What is a Cluster Computer?

The exact definition of a cluster computer will depend a little on who you ask. However, there are some general characteristics that most will agree upon.

Building a simple cluster

Let's walk through the process of building a simple 4-node cluster out of some existing workstations, assuming that they are nearly identical and located in the same room.

The first step is to tightly couple them together. The typical workstation is probably connected to the network through an Ethernet connection to a hub or switch in the room. The minimum configuration that I would recommend is to use Gigabit Ethernet. This is fairly cheap, at around $100/machine, and provides enough bandwidth to run many applications.

If the computers are not connected this way, you will need to install a Gigabit Ethernet card in each (~$40/machine), connect them to a central Gigabit Ethernet switch ($1600 for a 24-port switch), and configure the interfaces properly.

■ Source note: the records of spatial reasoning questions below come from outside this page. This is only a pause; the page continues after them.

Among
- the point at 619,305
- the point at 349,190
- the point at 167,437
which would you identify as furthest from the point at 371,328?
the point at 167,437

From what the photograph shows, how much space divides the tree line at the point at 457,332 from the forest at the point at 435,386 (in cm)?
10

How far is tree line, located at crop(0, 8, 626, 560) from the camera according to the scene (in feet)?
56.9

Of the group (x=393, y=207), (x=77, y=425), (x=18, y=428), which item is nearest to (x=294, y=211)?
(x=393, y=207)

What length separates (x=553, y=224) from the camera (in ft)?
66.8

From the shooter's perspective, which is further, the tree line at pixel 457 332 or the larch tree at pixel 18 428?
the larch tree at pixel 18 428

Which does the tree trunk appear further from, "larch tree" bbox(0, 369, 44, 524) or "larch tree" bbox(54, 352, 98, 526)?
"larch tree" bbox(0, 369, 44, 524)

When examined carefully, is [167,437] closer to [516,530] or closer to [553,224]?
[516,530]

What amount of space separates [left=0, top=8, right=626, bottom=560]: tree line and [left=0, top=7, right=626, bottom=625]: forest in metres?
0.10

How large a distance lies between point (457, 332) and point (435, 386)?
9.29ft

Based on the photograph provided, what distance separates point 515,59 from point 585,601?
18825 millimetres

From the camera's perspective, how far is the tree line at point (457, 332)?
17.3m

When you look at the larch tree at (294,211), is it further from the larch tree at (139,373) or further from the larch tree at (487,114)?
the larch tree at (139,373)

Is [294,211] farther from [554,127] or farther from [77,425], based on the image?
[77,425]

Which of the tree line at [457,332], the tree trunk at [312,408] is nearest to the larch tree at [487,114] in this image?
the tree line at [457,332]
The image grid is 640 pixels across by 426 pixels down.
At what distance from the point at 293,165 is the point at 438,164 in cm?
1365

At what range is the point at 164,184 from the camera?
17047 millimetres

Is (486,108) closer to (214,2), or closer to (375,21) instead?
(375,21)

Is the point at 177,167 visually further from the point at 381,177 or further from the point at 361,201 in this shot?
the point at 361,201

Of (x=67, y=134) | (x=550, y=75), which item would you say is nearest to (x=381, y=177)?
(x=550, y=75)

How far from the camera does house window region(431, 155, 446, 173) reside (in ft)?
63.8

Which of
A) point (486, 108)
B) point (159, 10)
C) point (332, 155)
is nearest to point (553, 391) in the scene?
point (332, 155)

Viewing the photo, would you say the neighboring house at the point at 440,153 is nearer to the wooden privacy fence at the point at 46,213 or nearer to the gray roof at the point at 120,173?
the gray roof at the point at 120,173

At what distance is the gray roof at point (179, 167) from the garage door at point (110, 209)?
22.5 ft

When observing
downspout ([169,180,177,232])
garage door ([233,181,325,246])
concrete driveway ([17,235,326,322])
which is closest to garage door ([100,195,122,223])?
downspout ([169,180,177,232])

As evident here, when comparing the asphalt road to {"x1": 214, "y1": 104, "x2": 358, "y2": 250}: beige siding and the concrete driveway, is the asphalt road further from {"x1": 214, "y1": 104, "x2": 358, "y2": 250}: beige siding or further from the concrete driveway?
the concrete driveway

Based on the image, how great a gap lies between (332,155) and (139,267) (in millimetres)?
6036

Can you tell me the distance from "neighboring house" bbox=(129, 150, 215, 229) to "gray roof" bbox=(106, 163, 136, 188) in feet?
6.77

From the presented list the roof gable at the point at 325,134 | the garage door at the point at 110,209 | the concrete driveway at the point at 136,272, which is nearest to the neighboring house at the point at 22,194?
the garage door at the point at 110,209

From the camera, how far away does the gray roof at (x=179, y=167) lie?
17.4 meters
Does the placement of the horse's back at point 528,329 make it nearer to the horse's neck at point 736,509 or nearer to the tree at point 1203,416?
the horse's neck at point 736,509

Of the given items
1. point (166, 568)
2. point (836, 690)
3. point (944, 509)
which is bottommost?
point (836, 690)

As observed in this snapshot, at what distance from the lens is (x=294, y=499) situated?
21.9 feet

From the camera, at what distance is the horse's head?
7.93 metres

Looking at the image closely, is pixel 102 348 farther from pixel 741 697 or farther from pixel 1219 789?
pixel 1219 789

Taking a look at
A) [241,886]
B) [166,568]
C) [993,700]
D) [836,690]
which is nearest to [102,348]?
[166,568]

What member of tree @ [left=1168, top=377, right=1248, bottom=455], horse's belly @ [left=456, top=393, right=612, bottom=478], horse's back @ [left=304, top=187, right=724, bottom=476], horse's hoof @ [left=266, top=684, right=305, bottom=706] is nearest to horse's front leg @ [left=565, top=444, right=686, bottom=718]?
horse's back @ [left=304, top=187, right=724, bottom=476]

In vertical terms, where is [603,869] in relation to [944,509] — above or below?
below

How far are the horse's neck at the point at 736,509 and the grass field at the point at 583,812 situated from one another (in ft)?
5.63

This second interface will be configured as a local network, so use IP addresses like 10.0.0.0 through 10.0.0.3. This requires root access, and differs greatly between operating systems. It is common to edit the /etc/hosts file so that these second interfaces have simple names like node0 through node3.

Now that the hardware is in place, the system may need to be adapted. If there is no common home directory across the nodes, you will need to set one up. This again will require root access, and may differ between operating systems. Basically, create a directory such as /cluster on each machine. Choose one machine to be the master node, and export this subdirectory to the others using the /etc/exports file. On the other nodes, mount the /cluster subdirectory using the /etc/fstab file.

All machines must trust each other enough to allow users to rsh/ssh between them without requiring a password. To test this, simply try 'rsh node1' for example, and you should log into node1 without being prompted for a password. If not, use man rsh or man ssh to determine the next course of action. You may just need to create a .rhosts file, or the appropriate ssh keys. If your machines are not set up to trust each other, you will need to convince the system administrator to change this.

Installing a message-passing library

The last step is to install the message-passing software such as LAM/MPI or MPICH. LAM/MPI comes as an RPM on the RedHat Linux CD's, making it easier to install than MPICH. It also provides better performance in most cases for cluster computers. Install the LAM/MPI RPM if necessary, then start the lamd daemons on the cluster.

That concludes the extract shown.